Let me show you some critique of my kissy scene. This was done by a professional writer, who generously donated her time to make my latest proposal much better.
"And if I say no?"
"I will probably beg," he said. "I was really hoping for yes." - Comment - Now there's sexy for you, g
"I don't want to see you beg. So I say yes. You have my royal permi-..."
Morgan leaned to her and his mouth covered her. His lips were hot and soft, and he kissed her so gently, it took her breath away. His touch was tentative, probing, and she opened her lips and let him into her mouth. His tongue brushed the edge of her teeth. She closed her eyes and just as she melted into the kiss, he withdrew. - Comment - It's a good start…either to kissing or to a dental cleaning. Put emotion in there, more talking. Where are their hands? Is he touching her neck? How does that make her feel?

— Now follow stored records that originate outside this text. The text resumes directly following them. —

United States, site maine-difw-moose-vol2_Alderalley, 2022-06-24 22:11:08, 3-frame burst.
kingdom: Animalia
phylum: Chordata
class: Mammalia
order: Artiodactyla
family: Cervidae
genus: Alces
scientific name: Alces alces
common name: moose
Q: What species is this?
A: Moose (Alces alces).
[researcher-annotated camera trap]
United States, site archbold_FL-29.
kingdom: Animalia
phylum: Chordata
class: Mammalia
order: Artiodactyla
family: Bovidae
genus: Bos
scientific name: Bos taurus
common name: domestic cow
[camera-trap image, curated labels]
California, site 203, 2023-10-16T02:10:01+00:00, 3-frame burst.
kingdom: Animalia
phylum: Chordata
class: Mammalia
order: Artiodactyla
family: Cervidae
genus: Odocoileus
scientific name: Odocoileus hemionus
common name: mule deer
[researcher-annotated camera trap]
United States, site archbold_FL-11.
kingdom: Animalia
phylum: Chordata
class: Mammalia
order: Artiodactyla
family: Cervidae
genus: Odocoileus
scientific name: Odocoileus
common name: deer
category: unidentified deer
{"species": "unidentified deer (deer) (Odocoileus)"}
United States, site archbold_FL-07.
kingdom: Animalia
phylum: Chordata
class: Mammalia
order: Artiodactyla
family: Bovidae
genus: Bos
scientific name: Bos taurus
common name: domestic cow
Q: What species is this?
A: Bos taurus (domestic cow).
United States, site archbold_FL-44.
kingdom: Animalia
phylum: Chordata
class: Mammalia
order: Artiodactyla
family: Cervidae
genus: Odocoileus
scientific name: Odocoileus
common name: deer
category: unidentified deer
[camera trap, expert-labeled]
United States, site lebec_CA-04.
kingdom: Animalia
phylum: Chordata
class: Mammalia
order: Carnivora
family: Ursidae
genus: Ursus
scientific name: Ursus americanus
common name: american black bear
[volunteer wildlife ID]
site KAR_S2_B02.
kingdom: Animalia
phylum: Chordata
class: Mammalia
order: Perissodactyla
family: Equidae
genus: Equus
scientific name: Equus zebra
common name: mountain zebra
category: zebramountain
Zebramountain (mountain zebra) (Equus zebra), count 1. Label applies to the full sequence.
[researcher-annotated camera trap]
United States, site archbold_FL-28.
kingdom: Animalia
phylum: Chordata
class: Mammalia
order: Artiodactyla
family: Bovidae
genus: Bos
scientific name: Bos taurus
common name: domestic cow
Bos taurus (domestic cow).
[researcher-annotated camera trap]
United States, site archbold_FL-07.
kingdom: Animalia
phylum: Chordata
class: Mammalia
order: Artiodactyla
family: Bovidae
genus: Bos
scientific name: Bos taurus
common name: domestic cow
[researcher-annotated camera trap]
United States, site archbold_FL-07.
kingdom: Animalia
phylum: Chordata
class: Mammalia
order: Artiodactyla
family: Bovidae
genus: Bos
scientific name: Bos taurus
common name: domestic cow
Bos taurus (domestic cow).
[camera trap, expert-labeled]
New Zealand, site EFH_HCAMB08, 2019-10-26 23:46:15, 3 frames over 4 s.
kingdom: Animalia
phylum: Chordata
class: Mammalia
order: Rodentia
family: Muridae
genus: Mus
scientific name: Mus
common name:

She lost herself to him, intoxicated by his taste, seduced by his want, by the strength in his arms and longing in his eyes, and when they broke apart, she knew she had to get out of the car, because her mind and body had turned into an aching, needy whole, yearning to feel him, to taste his skin, to feel his weight on her and his hard length inside her. - Comment - Lots of telling...
This is what I'm looking for in a critique - honesty. Critique like that is aimed at helping me produce a better product. It's to the point, unapologetic, and it tells me simply, "Look. Problem here. Problem here. Over here too." This is what I am looking for. Your mileage may and will vary.
So in conclusion my tips:
1) Don't follow critique blindly
2) Put your ego on a shelf for the time being
3) If more than two people stumble in a particular spot, don't explain how brilliant you are. Fix it.
* hush, Anton, not the anatomical crack. Heinies have nothing to do with it.
** For most peoples, it's not that dire, but the point is the same. Critiquing isn't writing.